THE STATEMENT AT ISSUE:
“The growing dominance of the federal government over the states has obscured more fundamental changes within the federal government itself: It is not just bigger, it is dangerously off kilter. Our carefully constructed system of checks and balances is being negated by the rise of a fourth branch, an administrative state of sprawling departments and agencies that govern with increasing autonomy and decreasing transparency. … The fourth branch now has a larger practical impact on the lives of citizens than all other branches combined.”
– Jonathan Turley, George Washington University law professor, in an article in The Washington Post on May 26, titled “The rise of the fourth branch of government.”
WE CHECKED THE CONSTITUTION, AND…
Americans have been fretting over the growth of the national government since at least the presidency of Abraham Lincoln, during the Civil War. And the fretting has been at the level of deep anxiety since the New Deal–era expansion under President Franklin D. Roosevelt. In the present day, the rise of an entirely new and sometimes powerful political movement—the tea party—can be traced directly to this continuing concern.
But to suggest that it has gotten out of control, that it has outgrown the functioning of a system of constitutional checks and balances, is to misunderstand the way that system works in the era of really big government. Not one of the three constitutionally defined branches in Washington is noticeably weaker than it was at some point in the past. And not one of them is bashful about monitoring, and at times frustrating, the “fourth branch”—the Cabinet departments and the regulatory agencies.
Having government power, and all of the official institutions in Washington have that, does not necessarily mean that its use will never have to be justified, or that its use will never be checked or even overwhelmed.
A few questions that are being asked and answered today illustrate the point:
How soon, after revelation of the Internal Revenue Service’s aggressive review of tea party organizations’ tax-exemption pleas, did investigations arise—in Congress, at the Justice Department, and at the IRS itself?
How confident can President Obama and his Cabinet be about putting into place all parts of the new federal health care law, when more than a handful of states are refusing to go along with key facets of it?
How much unchecked power does the president have to carry on his policy of “targeted killing” as part of the war against terrorism, when Congress, outside interest groups, and even the federal courts are asking probing questions about its extent and its justification?
How free is the president to make temporary appointments to federal agencies, as a way to get around Senate filibusters of some of his nominees, when the very power of appointment is sharply restricted by a federal court and is now being tested in the Supreme Court?
How content can a regulatory agency like the Environmental Protection Agency be that a massive program of regulating global warming will be allowed to go into effect without being challenged in a federal court?
How long will it be before the State Department’s handling of the terrorist attack on our diplomatic mission in Benghazi is no longer the subject of congressional inquiry?
The answers to some of these questions, of course, are that America’s polarized political system generates at least skepticism and sometimes even hostility to this or that government program or event.
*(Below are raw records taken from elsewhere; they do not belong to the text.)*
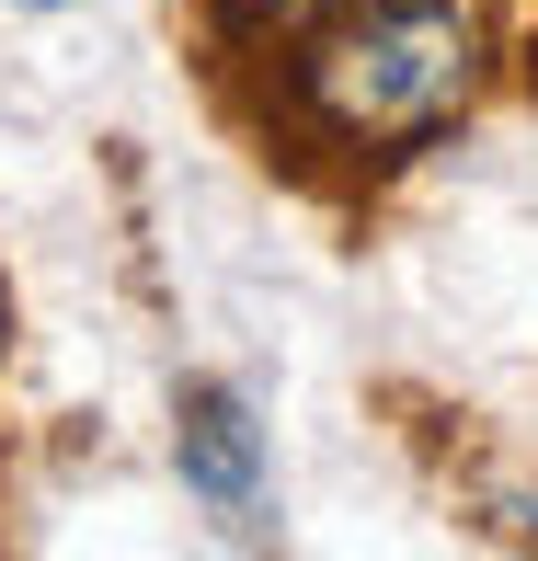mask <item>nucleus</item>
<instances>
[{
    "label": "nucleus",
    "mask_w": 538,
    "mask_h": 561,
    "mask_svg": "<svg viewBox=\"0 0 538 561\" xmlns=\"http://www.w3.org/2000/svg\"><path fill=\"white\" fill-rule=\"evenodd\" d=\"M252 23H310V12H332V0H241Z\"/></svg>",
    "instance_id": "obj_3"
},
{
    "label": "nucleus",
    "mask_w": 538,
    "mask_h": 561,
    "mask_svg": "<svg viewBox=\"0 0 538 561\" xmlns=\"http://www.w3.org/2000/svg\"><path fill=\"white\" fill-rule=\"evenodd\" d=\"M23 12H69V0H23Z\"/></svg>",
    "instance_id": "obj_4"
},
{
    "label": "nucleus",
    "mask_w": 538,
    "mask_h": 561,
    "mask_svg": "<svg viewBox=\"0 0 538 561\" xmlns=\"http://www.w3.org/2000/svg\"><path fill=\"white\" fill-rule=\"evenodd\" d=\"M310 104L344 138H424L470 104V12L458 0H367L310 58Z\"/></svg>",
    "instance_id": "obj_1"
},
{
    "label": "nucleus",
    "mask_w": 538,
    "mask_h": 561,
    "mask_svg": "<svg viewBox=\"0 0 538 561\" xmlns=\"http://www.w3.org/2000/svg\"><path fill=\"white\" fill-rule=\"evenodd\" d=\"M172 458H184V493L207 504L229 539H264L275 527V470H264V424H252L241 390L195 378L184 413H172Z\"/></svg>",
    "instance_id": "obj_2"
}]
</instances>
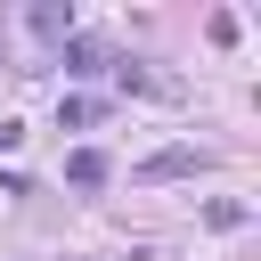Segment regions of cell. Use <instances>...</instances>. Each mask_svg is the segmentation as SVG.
<instances>
[{
    "label": "cell",
    "mask_w": 261,
    "mask_h": 261,
    "mask_svg": "<svg viewBox=\"0 0 261 261\" xmlns=\"http://www.w3.org/2000/svg\"><path fill=\"white\" fill-rule=\"evenodd\" d=\"M106 171H114V163H106L98 147H73V155H65V179H73V188H106Z\"/></svg>",
    "instance_id": "7a4b0ae2"
},
{
    "label": "cell",
    "mask_w": 261,
    "mask_h": 261,
    "mask_svg": "<svg viewBox=\"0 0 261 261\" xmlns=\"http://www.w3.org/2000/svg\"><path fill=\"white\" fill-rule=\"evenodd\" d=\"M33 33H65V41H73V8H57V0L33 8Z\"/></svg>",
    "instance_id": "277c9868"
},
{
    "label": "cell",
    "mask_w": 261,
    "mask_h": 261,
    "mask_svg": "<svg viewBox=\"0 0 261 261\" xmlns=\"http://www.w3.org/2000/svg\"><path fill=\"white\" fill-rule=\"evenodd\" d=\"M188 171H204V155H196V147H163V155H147V163H139V179H188Z\"/></svg>",
    "instance_id": "6da1fadb"
},
{
    "label": "cell",
    "mask_w": 261,
    "mask_h": 261,
    "mask_svg": "<svg viewBox=\"0 0 261 261\" xmlns=\"http://www.w3.org/2000/svg\"><path fill=\"white\" fill-rule=\"evenodd\" d=\"M204 220H212V228H245V220H253V212H245V204H237V196H220V204H204Z\"/></svg>",
    "instance_id": "5b68a950"
},
{
    "label": "cell",
    "mask_w": 261,
    "mask_h": 261,
    "mask_svg": "<svg viewBox=\"0 0 261 261\" xmlns=\"http://www.w3.org/2000/svg\"><path fill=\"white\" fill-rule=\"evenodd\" d=\"M98 65H106L98 41H65V73H98Z\"/></svg>",
    "instance_id": "3957f363"
}]
</instances>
But that is not the complete answer.
If there is one common denominator in each of these questions, it is that a check or balance, theoretically available within the structure of government, gets energized in the practical world by some lawyer or some advocacy group. If America now operates in the shadow of a huge administrative state, that is matched by a nearly-as-large lobbying and advocacy community.
The civic gladiators who now make the system of checks and balances actually work are energetic; they have money and talent; and they have every incentive to keep an eye on what the national government does. And it may sometimes be forgotten, they have a constitutional right to do just that: the First Amendment guarantees them a “right to petition the government for a redress of grievances.”
And it is a simple fact of life that virtually everything the national government does, in virtually every field, is likely to be perceived in some quarter as a “grievance” that needs fixing—or, at least, needs to be challenged.
Professor Turley’s complaint about a “fourth branch of government” that governs “with increasing autonomy and decreasing transparency” is in a real sense a fanciful notion. It might be real, if there were no lawyers and no lobbyists and no advocacy organizations, and no media to pay attention to all of those who have gripes or agendas.
Concentrations of official power may, indeed, be a threat to a free society, but when there are private concentrations of civic power—dueling “factions,” in James Madison’s words—the threat probably is being kept pretty well under control. The Founders, perhaps, had more faith than some of their contemporary descendants do that the idea of checks and balances does work to forestall tyranny.
Lyle Denniston is the National Constitution Center’s adviser on constitutional literacy. He has reported on the Supreme Court for 55 years, currently covering it for SCOTUSblog, an online clearinghouse of information about the Supreme Court’s work.